The clearing of the Amazon rainforest has revealed mysterious patterns in the earth. The large-scale patterns are best visible from the air, where Finnish archaeologist Martti Pärssinen takes pictures of them.
The geometrical patterns have been made with earth mounds and moats. Many of them are huge, with sides measuring up to a few hundred metres.
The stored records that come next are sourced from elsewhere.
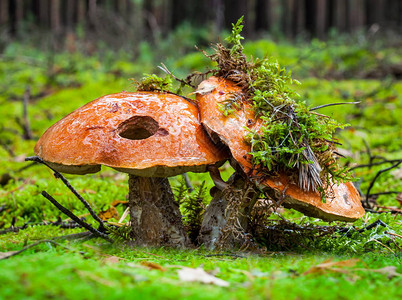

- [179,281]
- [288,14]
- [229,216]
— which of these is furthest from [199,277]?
[288,14]

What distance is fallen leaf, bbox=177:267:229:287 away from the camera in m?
1.49

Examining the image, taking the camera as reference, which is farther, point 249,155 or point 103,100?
point 103,100

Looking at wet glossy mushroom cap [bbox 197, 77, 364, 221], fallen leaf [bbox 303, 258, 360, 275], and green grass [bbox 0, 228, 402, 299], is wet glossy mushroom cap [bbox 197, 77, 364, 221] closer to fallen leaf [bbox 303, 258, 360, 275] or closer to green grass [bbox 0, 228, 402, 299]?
green grass [bbox 0, 228, 402, 299]

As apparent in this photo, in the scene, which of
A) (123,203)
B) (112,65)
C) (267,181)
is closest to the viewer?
(267,181)

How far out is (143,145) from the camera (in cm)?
204

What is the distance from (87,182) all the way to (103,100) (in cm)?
224

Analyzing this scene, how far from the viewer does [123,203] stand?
12.8ft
Over 300 such structures have been discovered in the Brazilian state of Acre alone.
The construction feat involved can be compared to that achieved by those that built the pyramids in Egypt.
Professor Pärssinen points out that people here must have expended as much energy as the workers in Egypt, shaping the earth into vast motes and mounds, in complex, multiple structures.
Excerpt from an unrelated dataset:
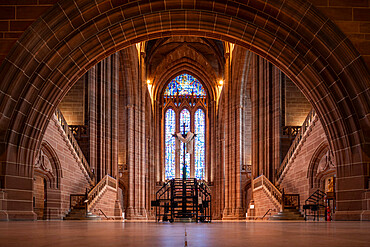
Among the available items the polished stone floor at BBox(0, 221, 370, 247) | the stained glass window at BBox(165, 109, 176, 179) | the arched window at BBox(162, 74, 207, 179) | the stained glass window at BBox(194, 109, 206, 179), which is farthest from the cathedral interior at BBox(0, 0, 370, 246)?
the stained glass window at BBox(194, 109, 206, 179)

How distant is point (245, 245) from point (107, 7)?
36.9ft

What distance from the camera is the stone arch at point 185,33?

http://www.pasthorizonspr.com/index.php/archives/09/2013/finnish-archaeologist-digs-up-ancient-civilization-in-brazil
lunasun
(21,646 posts)Those lines are best viewed from the air too
Scootaloo
(25,699 posts)Actually this fellow's probably talking about the same thing - the earth mounds and causeways of the Beni Savannah at the Bolivia-Brazil border.
There's also ample evidence to suggest that the amazon basin itself harbored sedentary civilization - Spanish and Portuguese accounts tell of them, and the agricultural technology of the region's indigenous people is well-done to escape the problems of the basin's poor spil. In fact it may be what we see as the "untouched wilderness" of the Amazon is in fact cover growth, a weedy lot covering up a mostly-unknown history. of course, since the region has a notable lack of stone, being a forested floodplain, there aren't likely to be lost temples or whatever... but I'm sure the earthworks could still be detected.
Think about it - human activity in the Americas was great enough that their near-extinction led to a major multi-decade cold snap, as the output of the fires they set suddenly vanished, allowing all that annual carbon to be absorbed as the bodies of plants.